◆ What this task involves ◆
Your answer must be the full set of records, copied exactly, with no pictures in it.

◆ Stored data ◆

◇ ◇ ◇ ◇

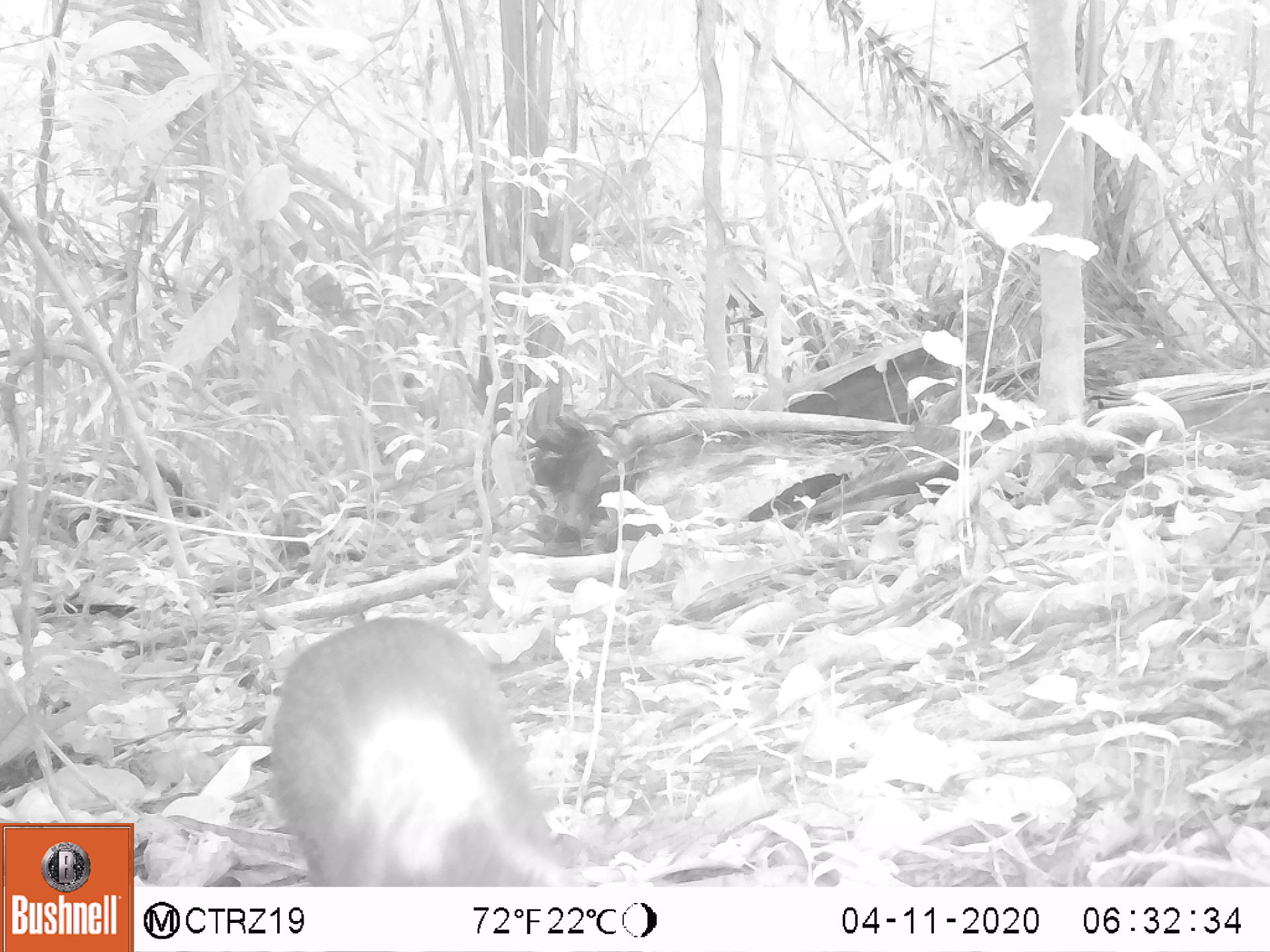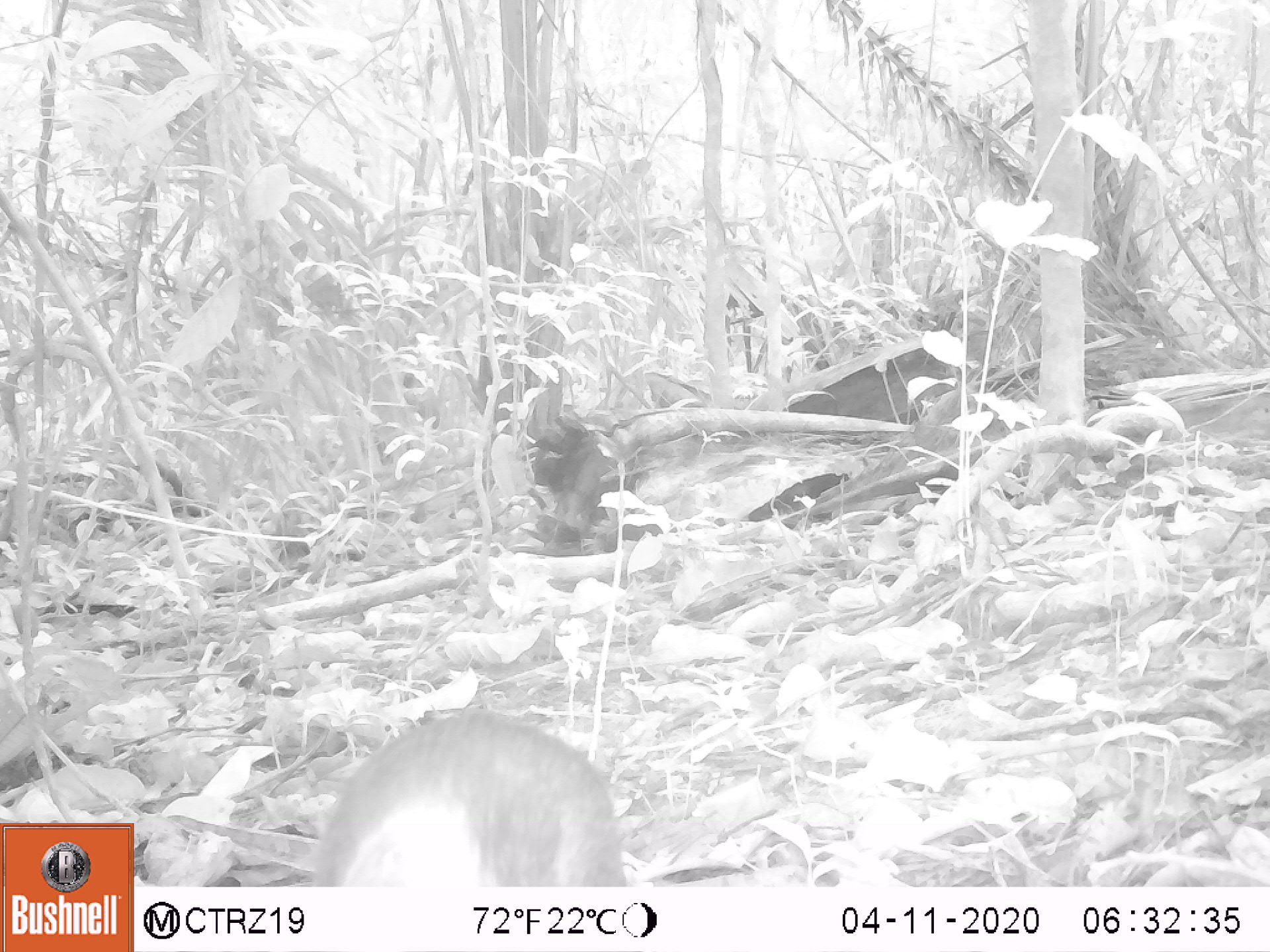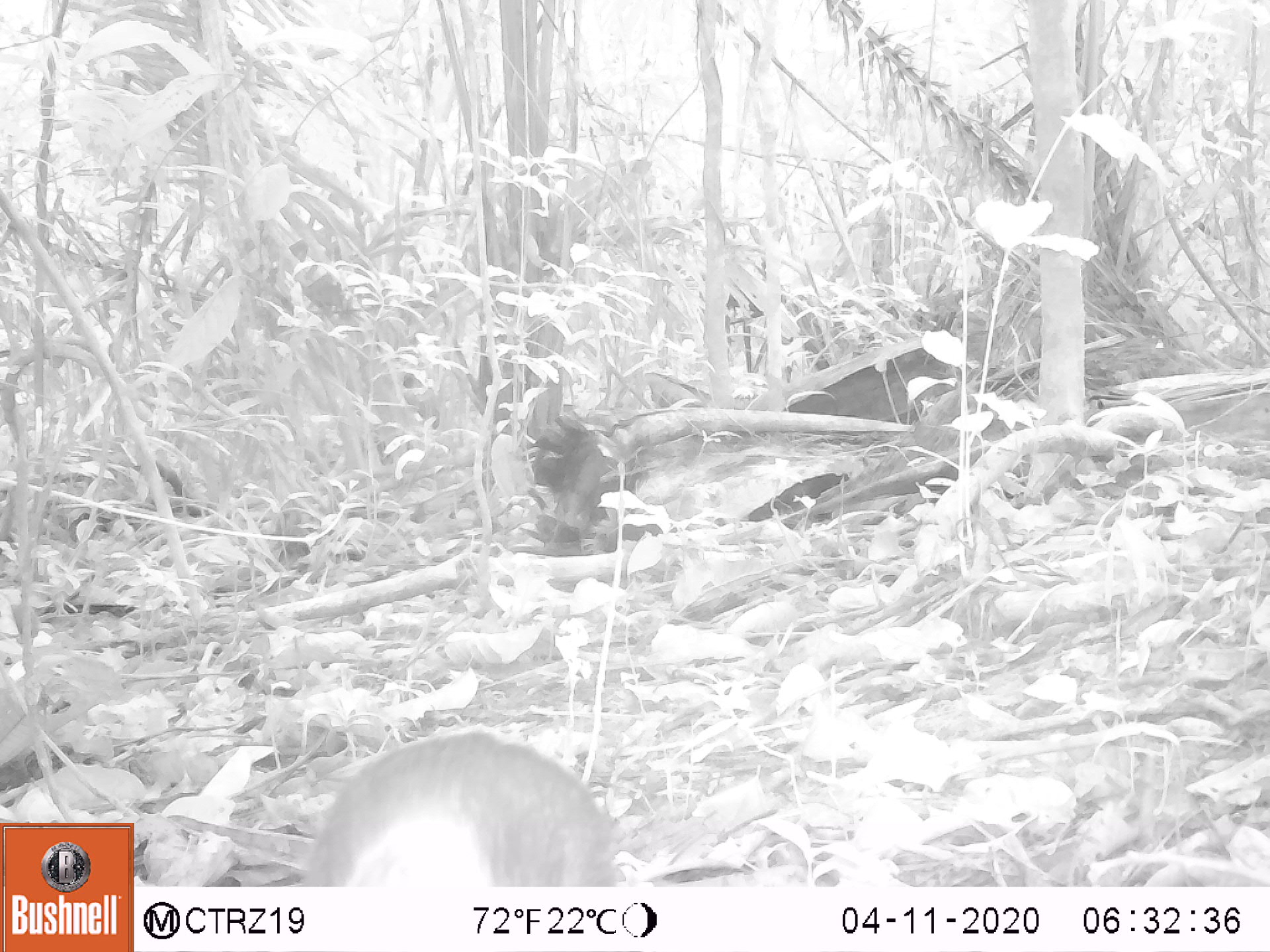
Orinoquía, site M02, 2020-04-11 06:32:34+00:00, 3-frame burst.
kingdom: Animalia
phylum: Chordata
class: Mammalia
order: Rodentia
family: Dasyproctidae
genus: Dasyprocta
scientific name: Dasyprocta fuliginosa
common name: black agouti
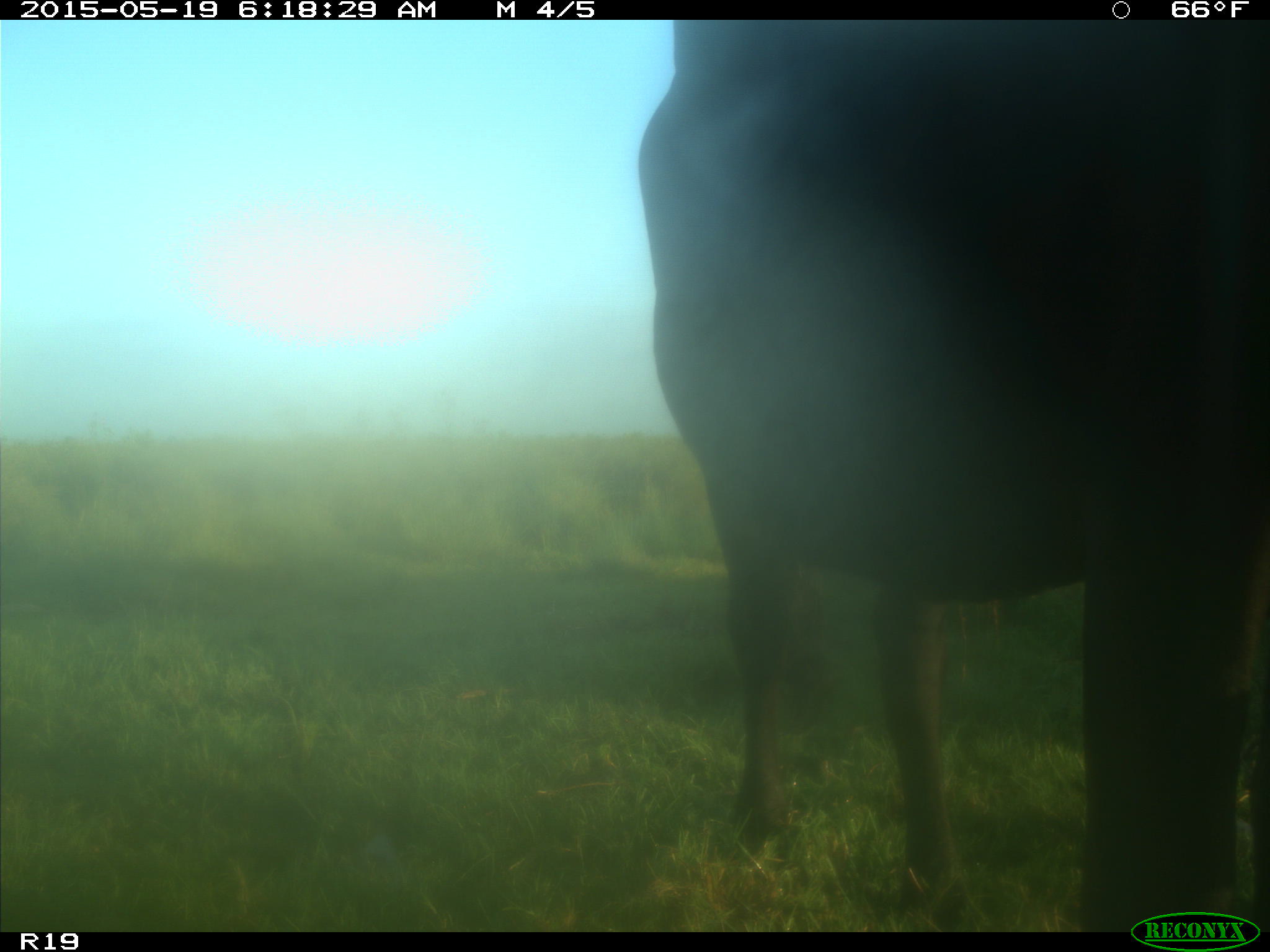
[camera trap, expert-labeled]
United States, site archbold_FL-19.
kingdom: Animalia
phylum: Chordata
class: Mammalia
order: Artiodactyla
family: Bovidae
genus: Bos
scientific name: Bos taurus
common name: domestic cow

◇ ◇ ◇ ◇

◆ Task answer ◆
Orinoquía, site M02, 2020-04-11 06:32:34+00:00, 3-frame burst.
kingdom: Animalia
phylum: Chordata
class: Mammalia
order: Rodentia
family: Dasyproctidae
genus: Dasyprocta
scientific name: Dasyprocta fuliginosa
common name: black agouti
[camera trap, expert-labeled]
United States, site archbold_FL-19.
kingdom: Animalia
phylum: Chordata
class: Mammalia
order: Artiodactyla
family: Bovidae
genus: Bos
scientific name: Bos taurus
common name: domestic cow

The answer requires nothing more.